Organization-Centered Learnings
Protect contiguous time for builders: For a developer, every use of Stack Overflow or Google is a distraction from being in the IDE building code. With many of these interruptions to a contiguous development flow, additional interruptions due to meetings could feel like less of an interruption. With AI co-developers providing those entry points inside the IDE, developers can now stay in the flow longer, and with AI co-developers they can be more efficient in that time. With this type of workflow in place, the interruption cost of a meeting increases dramatically. Meetings are still important (sometimes) but aim to have contiguous meeting time and contiguous building time, and minimized interruptions between them.
AI Agents are distinct from Sr Engineers: Swapping out Engineers for Co-developers is a not a 1:1 trade. Coding agents often overthink and over-engineer. They make assumptions in the face of ambiguity, and ambiguity may look different to an AI than to a human. They can make basic errors that can get corrected with even minimal pushback or follow-up.

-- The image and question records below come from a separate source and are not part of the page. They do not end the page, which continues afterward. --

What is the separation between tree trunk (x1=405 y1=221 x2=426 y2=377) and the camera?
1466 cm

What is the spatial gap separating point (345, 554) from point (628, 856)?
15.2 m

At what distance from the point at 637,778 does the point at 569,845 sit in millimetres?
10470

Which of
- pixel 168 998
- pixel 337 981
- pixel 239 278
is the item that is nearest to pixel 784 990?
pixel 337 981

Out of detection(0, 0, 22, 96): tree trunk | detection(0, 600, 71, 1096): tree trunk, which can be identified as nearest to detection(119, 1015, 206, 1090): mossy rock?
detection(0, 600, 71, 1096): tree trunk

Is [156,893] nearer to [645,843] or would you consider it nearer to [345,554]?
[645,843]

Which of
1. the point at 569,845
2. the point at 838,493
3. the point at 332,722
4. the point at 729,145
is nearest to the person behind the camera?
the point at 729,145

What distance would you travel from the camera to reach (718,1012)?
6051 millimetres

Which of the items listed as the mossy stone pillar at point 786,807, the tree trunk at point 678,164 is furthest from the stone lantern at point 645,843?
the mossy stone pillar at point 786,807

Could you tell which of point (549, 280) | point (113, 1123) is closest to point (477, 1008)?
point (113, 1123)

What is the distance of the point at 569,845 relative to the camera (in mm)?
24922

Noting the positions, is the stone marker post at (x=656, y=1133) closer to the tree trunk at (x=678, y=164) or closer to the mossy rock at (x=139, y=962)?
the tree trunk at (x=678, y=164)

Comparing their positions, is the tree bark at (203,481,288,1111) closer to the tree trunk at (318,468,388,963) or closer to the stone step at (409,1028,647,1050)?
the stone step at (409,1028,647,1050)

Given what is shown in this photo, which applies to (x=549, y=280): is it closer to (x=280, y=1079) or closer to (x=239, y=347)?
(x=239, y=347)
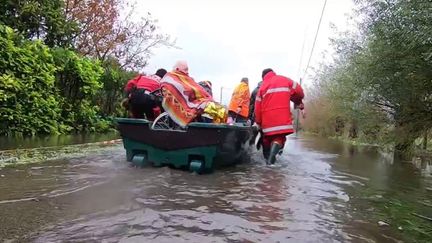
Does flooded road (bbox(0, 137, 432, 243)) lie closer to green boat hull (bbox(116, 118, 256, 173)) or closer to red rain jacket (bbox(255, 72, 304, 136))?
green boat hull (bbox(116, 118, 256, 173))

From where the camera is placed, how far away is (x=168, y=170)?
744 cm

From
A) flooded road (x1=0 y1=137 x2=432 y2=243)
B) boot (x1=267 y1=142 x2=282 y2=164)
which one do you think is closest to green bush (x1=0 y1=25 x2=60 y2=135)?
flooded road (x1=0 y1=137 x2=432 y2=243)

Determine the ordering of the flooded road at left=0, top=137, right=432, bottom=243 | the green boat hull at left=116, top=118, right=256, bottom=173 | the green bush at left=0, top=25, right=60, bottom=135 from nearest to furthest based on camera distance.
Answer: the flooded road at left=0, top=137, right=432, bottom=243
the green boat hull at left=116, top=118, right=256, bottom=173
the green bush at left=0, top=25, right=60, bottom=135

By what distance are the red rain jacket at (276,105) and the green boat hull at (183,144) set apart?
778 mm

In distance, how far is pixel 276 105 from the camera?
8.57m

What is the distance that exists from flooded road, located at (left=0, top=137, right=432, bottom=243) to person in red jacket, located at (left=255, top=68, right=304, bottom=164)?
0.72 metres

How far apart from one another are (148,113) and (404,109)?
23.2ft

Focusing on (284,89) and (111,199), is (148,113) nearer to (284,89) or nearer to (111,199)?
(284,89)

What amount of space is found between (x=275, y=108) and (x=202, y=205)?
3917 mm

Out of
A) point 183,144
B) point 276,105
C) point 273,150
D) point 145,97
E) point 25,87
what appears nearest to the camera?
point 183,144

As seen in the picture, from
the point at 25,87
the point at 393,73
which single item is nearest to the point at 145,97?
the point at 25,87

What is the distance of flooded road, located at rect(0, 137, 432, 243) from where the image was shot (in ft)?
13.0

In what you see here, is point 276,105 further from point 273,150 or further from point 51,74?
point 51,74

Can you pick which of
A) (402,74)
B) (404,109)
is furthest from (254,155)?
(404,109)
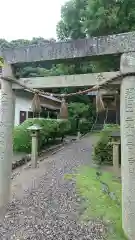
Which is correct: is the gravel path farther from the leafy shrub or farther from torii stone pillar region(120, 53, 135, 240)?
the leafy shrub

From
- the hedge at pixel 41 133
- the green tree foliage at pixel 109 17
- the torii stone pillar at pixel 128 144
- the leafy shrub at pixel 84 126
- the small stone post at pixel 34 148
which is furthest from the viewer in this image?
the leafy shrub at pixel 84 126

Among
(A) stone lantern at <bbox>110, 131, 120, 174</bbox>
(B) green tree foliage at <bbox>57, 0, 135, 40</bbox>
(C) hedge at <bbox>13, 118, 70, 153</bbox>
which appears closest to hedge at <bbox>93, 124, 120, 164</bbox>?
(A) stone lantern at <bbox>110, 131, 120, 174</bbox>

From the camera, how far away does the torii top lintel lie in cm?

An Engineer plus an AI co-developer can be a multiple over two engineers, but an AI co-developer on its own can be a negative multiple over a single engineer. Questioning the AI in detail at every stage of the planning process will yield optimal results… and it won’t take it personally.
Align as an organization on productivity metrics: Further integration with AI agents, particularly during the period of transition, can raise opportunities for distrust, both from management towards developers (are they still working while the AI is generating the code?) and developers towards the process (what is the concrete footprint connected to me within this process?). Unclear expectations can create lack of buy-in for the entire AI-DLC framework, and result in failure to achieve breakout efficiency gains. This is particularly complicated by the fact that traditional metrics are broken by this new way of working: lines of code doesn’t tell you much anymore and can often be an anti-pattern. One proposed metric is time from ideation to delivery, ideally with a baseline pre-AI for comparison.
Don’t get too attached to your code: Traditionally, the tradeoff between rebuilding vs patching as a path to resolving technical debt was any easy choice, due to the high-cost and long turnaround time involved in a rebuild of existing infrastructure. Efficiency gains due to AI co-developer integration change that calculation: if a team of AI co-developers can rebuild existing infrastructure from scratch faster than working from an existing codebase, then that becomes a viable path worth considering. Worth considering in this calculation, however, is the existing internal human knowledge required to support a rebuild: even if the rewrite is inexpensive and fast, it doesn’t help to just replace technical debt with comprehension debt and intent debt.
Be willing to experiment and fail fast: AI-DLC is a shift from traditional Agile practices, and the tradeoff is velocity in exchange for uncertainty and unfamiliarity. A side benefit of gaining velocity is that the cost of an individual experiment is less… but with that same uncertainty. This exchange is best utilized by embracing the uncertainty and allowing some freedom for building some experimental features — in particular narrow ones while transitioning to AI-DLC — and allowing the fast delivery to make up for the cost of any fast failures. (With sufficient guardrails in place!)
One way that our team handled this during the AI-DLC transition was to pair two features together which touched similar stacks or parts of the codebase, and to measure the speedup from the delivery of the first to the second. This enabled us to quickly iterate on the process while it was fresh in our heads, without also adding uncertainty from the change in the components of the system that was being touched.